Bus Shalawat Gratis Layani 21 Rute Jemaah Indonesia di Makkah

Hajiumrahnews.com — Layanan transportasi Bus Shalawat bagi jemaah haji Indonesia di Makkah dipastikan siap beroperasi penuh menjelang kedatangan kloter pada musim haji 1447 H/2026 M. Bus ini akan melayani jemaah selama 24 jam dari hotel menuju Masjidil Haram dan sebaliknya tanpa dipungut biaya.

Kepala Bidang Transportasi Daerah Kerja Makkah, Syarif Rahman, menyampaikan hal tersebut kepada wartawan Media Center Haji (MCH) di Makkah, Ahad (26/4/2026).

21 Rute dan 452 Armada Bus

Tahun ini, layanan transportasi jemaah Indonesia ditangani oleh enam perusahaan (syarikat) dengan armada bus kota yang tersebar di lima wilayah utama, yaitu Misfalah, Jarwal, Raudhah, Syisyah, dan Aziziyah.

Setiap wilayah terhubung dengan terminal utama menuju Masjidil Haram, antara lain Terminal Ajyad, Terminal Jabal Ka’bah, dan Terminal Syib Amir.

Sebanyak 21 rute disiapkan untuk memudahkan mobilitas jemaah. Setiap bus dilengkapi stiker kode warna dan nomor rute, sementara jemaah dibekali kartu rute sejak tiba di hotel.

“Cukup melihat warna dan nomor pada kartu rute, jemaah tidak perlu bertanya. Biasanya dalam dua hingga tiga hari sudah hafal,” kata Syarif.

Pada masa puncak operasional, jumlah armada mencapai sekitar 452 unit, dengan usia bus maksimal lima tahun.

Beroperasi 24 Jam Nonstop

Layanan Bus Shalawat beroperasi secara bertahap mengikuti kedatangan jemaah. Operasional berlangsung sejak kloter pertama tiba hingga 6 Zulhijjah, kemudian dilanjutkan kembali mulai 14 Zulhijjah hingga kepulangan jemaah ke Indonesia.

Bus beroperasi selama 24 jam nonstop dengan intensitas tertinggi menjelang dan setelah waktu salat fardu. Waktu tunggu rata-rata jemaah berkisar antara 15 hingga 20 menit.

Ramah Lansia dan Disabilitas

Sejalan dengan konsep haji ramah lansia, disabilitas, dan perempuan, pemerintah juga menyiapkan sekitar 52 unit bus khusus dengan lantai rendah (low deck) untuk memudahkan pengguna kursi roda.

Namun, operasional bus khusus ini bersifat permintaan karena kapasitas terbatas, maksimal 18 penumpang termasuk kursi roda.

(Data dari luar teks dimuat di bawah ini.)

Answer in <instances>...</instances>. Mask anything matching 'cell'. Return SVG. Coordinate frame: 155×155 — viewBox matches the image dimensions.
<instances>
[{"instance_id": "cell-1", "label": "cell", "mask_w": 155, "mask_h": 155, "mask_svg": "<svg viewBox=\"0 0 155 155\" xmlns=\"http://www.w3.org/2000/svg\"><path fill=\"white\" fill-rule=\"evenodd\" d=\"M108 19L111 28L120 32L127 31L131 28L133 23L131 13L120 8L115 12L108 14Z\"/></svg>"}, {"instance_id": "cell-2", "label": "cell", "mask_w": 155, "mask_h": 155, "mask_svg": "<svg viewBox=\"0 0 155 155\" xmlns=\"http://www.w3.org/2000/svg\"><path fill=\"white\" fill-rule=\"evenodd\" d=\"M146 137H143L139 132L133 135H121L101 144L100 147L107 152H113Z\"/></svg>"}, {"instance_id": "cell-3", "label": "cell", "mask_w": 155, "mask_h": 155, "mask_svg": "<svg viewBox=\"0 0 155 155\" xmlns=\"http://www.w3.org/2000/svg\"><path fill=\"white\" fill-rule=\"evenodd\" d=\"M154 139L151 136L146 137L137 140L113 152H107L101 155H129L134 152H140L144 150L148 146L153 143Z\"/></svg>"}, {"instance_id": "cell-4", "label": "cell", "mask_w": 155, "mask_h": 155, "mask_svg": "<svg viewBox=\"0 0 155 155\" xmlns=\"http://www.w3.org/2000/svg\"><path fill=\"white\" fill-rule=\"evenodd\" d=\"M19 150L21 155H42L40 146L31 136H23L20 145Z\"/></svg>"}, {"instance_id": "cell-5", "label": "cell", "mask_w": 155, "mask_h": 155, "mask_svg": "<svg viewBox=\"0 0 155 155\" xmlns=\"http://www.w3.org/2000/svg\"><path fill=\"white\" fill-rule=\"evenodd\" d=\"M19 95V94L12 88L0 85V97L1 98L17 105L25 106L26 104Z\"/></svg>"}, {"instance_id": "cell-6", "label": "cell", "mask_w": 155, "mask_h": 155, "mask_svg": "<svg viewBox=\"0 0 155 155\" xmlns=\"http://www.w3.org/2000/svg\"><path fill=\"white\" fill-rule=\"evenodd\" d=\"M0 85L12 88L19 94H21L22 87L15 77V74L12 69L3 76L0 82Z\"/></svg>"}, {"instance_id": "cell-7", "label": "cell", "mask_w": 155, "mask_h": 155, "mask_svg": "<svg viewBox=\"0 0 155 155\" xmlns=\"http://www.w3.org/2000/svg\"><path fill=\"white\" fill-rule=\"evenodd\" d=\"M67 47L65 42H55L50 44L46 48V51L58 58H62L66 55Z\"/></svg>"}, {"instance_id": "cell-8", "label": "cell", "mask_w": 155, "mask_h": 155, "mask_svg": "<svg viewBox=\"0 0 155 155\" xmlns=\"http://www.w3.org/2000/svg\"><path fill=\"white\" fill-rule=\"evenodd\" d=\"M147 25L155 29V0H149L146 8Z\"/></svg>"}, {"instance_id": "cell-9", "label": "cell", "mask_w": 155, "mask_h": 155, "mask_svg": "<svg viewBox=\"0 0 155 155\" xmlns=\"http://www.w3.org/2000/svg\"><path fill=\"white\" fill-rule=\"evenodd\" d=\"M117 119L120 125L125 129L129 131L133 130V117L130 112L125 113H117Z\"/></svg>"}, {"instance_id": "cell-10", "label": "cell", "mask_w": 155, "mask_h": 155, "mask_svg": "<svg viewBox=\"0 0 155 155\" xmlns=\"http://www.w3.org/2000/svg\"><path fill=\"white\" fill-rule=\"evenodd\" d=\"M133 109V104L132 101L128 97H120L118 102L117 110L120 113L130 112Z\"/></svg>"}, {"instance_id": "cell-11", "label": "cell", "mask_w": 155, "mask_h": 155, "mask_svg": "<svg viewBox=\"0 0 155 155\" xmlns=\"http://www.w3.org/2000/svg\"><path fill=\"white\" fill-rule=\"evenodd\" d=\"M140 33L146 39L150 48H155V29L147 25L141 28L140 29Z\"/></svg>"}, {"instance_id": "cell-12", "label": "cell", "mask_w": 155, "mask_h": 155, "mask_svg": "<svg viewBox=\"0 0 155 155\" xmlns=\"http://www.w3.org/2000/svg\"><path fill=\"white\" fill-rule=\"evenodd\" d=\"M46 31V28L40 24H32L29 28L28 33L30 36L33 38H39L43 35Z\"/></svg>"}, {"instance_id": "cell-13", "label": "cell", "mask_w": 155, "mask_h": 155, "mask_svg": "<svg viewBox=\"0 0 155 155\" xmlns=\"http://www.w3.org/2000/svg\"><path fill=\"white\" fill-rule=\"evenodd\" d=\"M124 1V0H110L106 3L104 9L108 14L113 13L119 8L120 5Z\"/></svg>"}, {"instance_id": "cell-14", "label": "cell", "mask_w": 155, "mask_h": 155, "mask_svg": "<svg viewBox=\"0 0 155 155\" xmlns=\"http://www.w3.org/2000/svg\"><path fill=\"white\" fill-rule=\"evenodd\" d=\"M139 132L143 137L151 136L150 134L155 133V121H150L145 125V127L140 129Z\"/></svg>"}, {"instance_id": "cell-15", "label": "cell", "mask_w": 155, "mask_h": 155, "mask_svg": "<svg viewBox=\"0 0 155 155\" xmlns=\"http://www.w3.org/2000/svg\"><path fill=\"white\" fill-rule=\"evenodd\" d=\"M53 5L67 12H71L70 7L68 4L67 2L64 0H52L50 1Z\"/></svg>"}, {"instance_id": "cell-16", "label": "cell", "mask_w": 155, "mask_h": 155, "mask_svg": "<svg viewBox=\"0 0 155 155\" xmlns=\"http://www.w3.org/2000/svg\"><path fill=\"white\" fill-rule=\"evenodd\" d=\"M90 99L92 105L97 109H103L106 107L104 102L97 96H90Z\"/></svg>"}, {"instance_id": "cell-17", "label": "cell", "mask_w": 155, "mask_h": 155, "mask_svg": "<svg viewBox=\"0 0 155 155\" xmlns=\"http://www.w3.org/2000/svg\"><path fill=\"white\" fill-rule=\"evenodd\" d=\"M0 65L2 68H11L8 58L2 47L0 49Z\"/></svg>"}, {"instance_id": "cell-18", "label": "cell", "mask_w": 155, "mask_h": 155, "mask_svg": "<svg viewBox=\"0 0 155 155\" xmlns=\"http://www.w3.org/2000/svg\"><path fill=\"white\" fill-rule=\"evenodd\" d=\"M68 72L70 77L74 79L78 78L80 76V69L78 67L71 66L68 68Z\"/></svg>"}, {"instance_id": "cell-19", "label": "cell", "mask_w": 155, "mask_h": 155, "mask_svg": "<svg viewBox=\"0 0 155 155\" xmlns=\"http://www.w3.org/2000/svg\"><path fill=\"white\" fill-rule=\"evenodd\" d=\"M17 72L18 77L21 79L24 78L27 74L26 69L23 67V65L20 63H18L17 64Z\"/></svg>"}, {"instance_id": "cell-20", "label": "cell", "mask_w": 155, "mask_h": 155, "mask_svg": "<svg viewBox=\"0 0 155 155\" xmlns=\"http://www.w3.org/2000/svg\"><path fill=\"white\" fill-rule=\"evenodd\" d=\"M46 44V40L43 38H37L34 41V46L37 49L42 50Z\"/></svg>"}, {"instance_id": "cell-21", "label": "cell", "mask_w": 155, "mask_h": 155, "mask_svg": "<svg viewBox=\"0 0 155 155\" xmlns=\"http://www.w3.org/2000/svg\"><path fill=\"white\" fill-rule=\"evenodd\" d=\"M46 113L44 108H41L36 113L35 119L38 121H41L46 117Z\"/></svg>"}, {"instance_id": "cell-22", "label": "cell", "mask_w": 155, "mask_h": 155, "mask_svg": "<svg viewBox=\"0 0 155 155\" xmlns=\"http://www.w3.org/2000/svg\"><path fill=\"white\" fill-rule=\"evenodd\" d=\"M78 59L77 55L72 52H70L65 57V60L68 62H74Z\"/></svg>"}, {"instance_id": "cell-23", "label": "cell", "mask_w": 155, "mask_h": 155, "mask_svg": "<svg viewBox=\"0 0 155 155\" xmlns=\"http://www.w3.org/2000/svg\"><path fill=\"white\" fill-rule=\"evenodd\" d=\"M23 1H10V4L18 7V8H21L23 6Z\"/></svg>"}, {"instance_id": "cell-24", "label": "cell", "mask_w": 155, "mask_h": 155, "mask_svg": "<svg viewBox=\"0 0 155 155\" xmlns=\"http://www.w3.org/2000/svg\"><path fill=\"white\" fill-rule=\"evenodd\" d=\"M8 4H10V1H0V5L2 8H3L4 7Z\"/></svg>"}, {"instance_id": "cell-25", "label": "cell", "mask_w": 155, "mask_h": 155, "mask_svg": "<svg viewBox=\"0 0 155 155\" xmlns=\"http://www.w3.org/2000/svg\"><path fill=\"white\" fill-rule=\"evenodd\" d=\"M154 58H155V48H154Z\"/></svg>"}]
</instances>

“Kalau dipaksakan beroperasi reguler, justru tidak efektif. Jadi kami kirim sesuai kebutuhan di lapangan,” ujarnya.

Gratis Tanpa Pungutan

Syarif menegaskan bahwa seluruh layanan Bus Shalawat diberikan secara gratis. Jemaah tidak perlu membayar maupun memberikan tip kepada pengemudi.

“Kami imbau jemaah dan keluarga di tanah air tidak perlu memberi tip. Sopir sudah dibayar oleh perusahaan dan ini bagian dari layanan resmi,” katanya.

Ia juga mengingatkan jemaah untuk selalu membawa kartu rute serta menjaga barang bawaan selama menggunakan layanan transportasi.

Untuk memastikan kelancaran operasional, bus ditempatkan di terminal dan kantong parkir dekat hotel. Koordinasi dilakukan secara real-time oleh petugas di lapangan.

“Jika ada kekurangan armada di satu titik, langsung kami kirim dari terminal sehingga jemaah tidak menunggu lama,” ujarnya.

Syarif optimistis mobilitas jemaah tahun ini akan lebih lancar seiring pengaturan lalu lintas yang lebih ketat oleh otoritas Arab Saudi.

“Insya Allah tahun ini lebih terkendali hingga puncak haji,” katanya.